How to parse the html string returned by url.read()
String parsing is one of Python's strengths! As you know, you can find out what the string module supports by asking the on-line help:
import string ## This only needs to be done once per program help(string)
Some of the most userful string functions are split, find, replace and slicing.
Last-minute thoughts
- You might want to balance how interesting the data is with how easy it is to parse the resulting HTML
- You should not query the same data service as someone else in the class; please choose this independently.

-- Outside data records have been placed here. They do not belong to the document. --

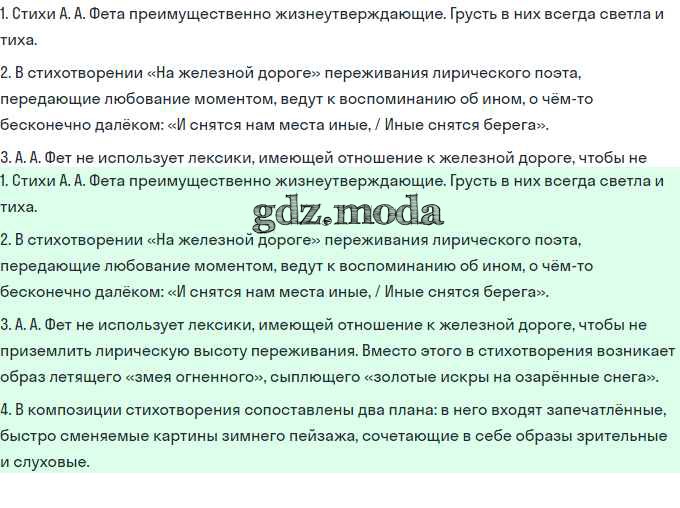 1. Стихи А. А. Фета преимущественно жизнеутверждающие. Грусть в них всегда светла и тиха.

2. В стихотворении «На железной дороге» переживания лирического поэта, передающие любование моментом, ведут к воспоминанию об ином, о чём-то бесконечно далёком: «И снятся нам места иные, / Иные снятся берега».

3. А. А. Фет не использует лексики, имеющей отношение к железной дороге, чтобы не

1. Стихи А. А. Фета преимущественно жизнеутверждающие. Грусть в них всегда светла и тиха.

gdz.moda

2. В стихотворении «На железной дороге» переживания лирического поэта, передающие любование моментом, ведут к воспоминанию об ином, о чём-то бесконечно далёком: «И снятся нам места иные, / Иные снятся берега».

3. А. А. Фет не использует лексики, имеющей отношение к железной дороге, чтобы не приземлить лирическую высоту переживания. Вместо этого в стихотворения возникает образ летящего «змея огненного», сыплющего «золотые искры на озарённые снега».

4. В композиции стихотворения сопоставлены два плана: в него входят запечатлённые, быстро сменяемые картины зимнего пейзажа, сочетающие в себе образы зрительные и слуховые.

- "View Source" is your friend when parsing the html -- try to find a pattern that only appears before your data and another that only appears after it. That can help you to cut away most of the html cruft.
Testing
Test each function in your program with enough different inputs to show that it works. When testing a function, print out the input, the expected result, and the actual result. Produce a paper printout of all your tests to submit with your project.
Extra for Experts
There are a couple of cool features you can add to make your program sing:
- Seamlessly combine queries on several dimension from different sources
- If you ask for two cities, compare their altitudes from one web site, their temperatures from another, the driving distance from a third, the cost of a flight between them from a fourth, etc.

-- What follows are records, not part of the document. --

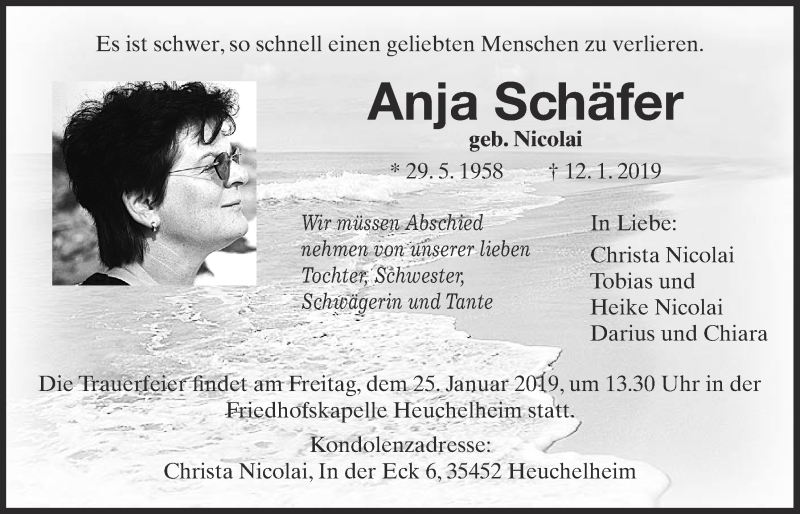 Es ist schwer, so schnell einen geliebten Menschen zu verlieren.

Anja Schäfer
geb. Nicolai

* 29. 5. 1958 † 12. 1. 2019

Wir müssen Abschied nehmen von unserer lieben Tochter, Schwester, Schwägerin und Tante

In Liebe:
Christa Nicolai
Tobias und
Heike Nicolai
Darius und Chiara

Die Trauerfeier findet am Freitag, dem 25. Januar 2019, um 13.30 Uhr in der Friedhofskapelle Heuchelheim statt.

Kondolenzadresse:
Christa Nicolai, In der Eck 6, 35452 Heuchelheim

- If you ask for a date, find the famous people who were born then, the number of days from then to now, the phase of the moon, the value of the Dow Jones the last time the day occurred, etc.
- Birthday Gift Information: This is the previous idea on steroids. Ask for lots of personal information about a person (date and place of birth, parents names, pet's name, etc). Then, query every possible site to provide things like...

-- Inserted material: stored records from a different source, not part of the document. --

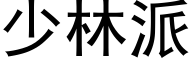 少林派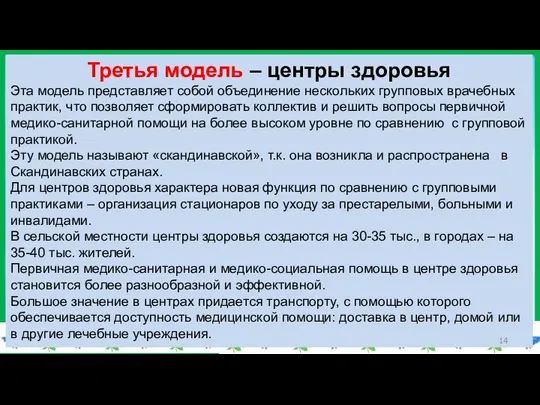 Третья модель – центры здоровья

Эта модель представляет собой объединение нескольких групповых врачебных практик, что позволяет сформировать коллектив и решить вопросы первичной медико-санитарной помощи на более высоком уровне по сравнению с групповой практикой.
Эту модель называют «скандинавской», т.к. она возникла и распространена в Скандинавских странах.
Для центров здоровья характера новая функция по сравнению с групповыми практиками – организация стационаров по уходу за престарелыми, больными и инвалидами.
В сельской местности центры здоровья создаются на 30-35 тыс., в городах – на 35-40 тыс. жителей.
Первичная медико-санитарная и медико-социальная помощь в центре здоровья становится более разнообразной и эффективной.
Большое значение в центрах придается транспорту, с помощью которого обеспечивается доступность медицинской помощи: доставка в центр, домой или в другие лечебные учреждения.

14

- The meaning of their name
- The number of days / minutes / seconds they've been alive
- The driving distance and directions from their current location to their place of birth
- Their brief genealogy from
genealogy.com - Famous actors who were born on the same day
- The amount of money you've just emptied from their bank accounts thanks to the personal information they provided. :-)
- Etc.
Checklist
These are the requirements to meet for project completion.
- Printed program listing
- Each function has a docstring that summarizes its purpose and provides a description of its inputs and outputs.
- Tests and test output provided in printed form for each function in the program.
- All functions and variables have meaningful names.
- Tests showing the program produces correct queries with only plaintext output (no HTML tags)
- Tests showing the program helpful, corrective error messages if the user enters bad input.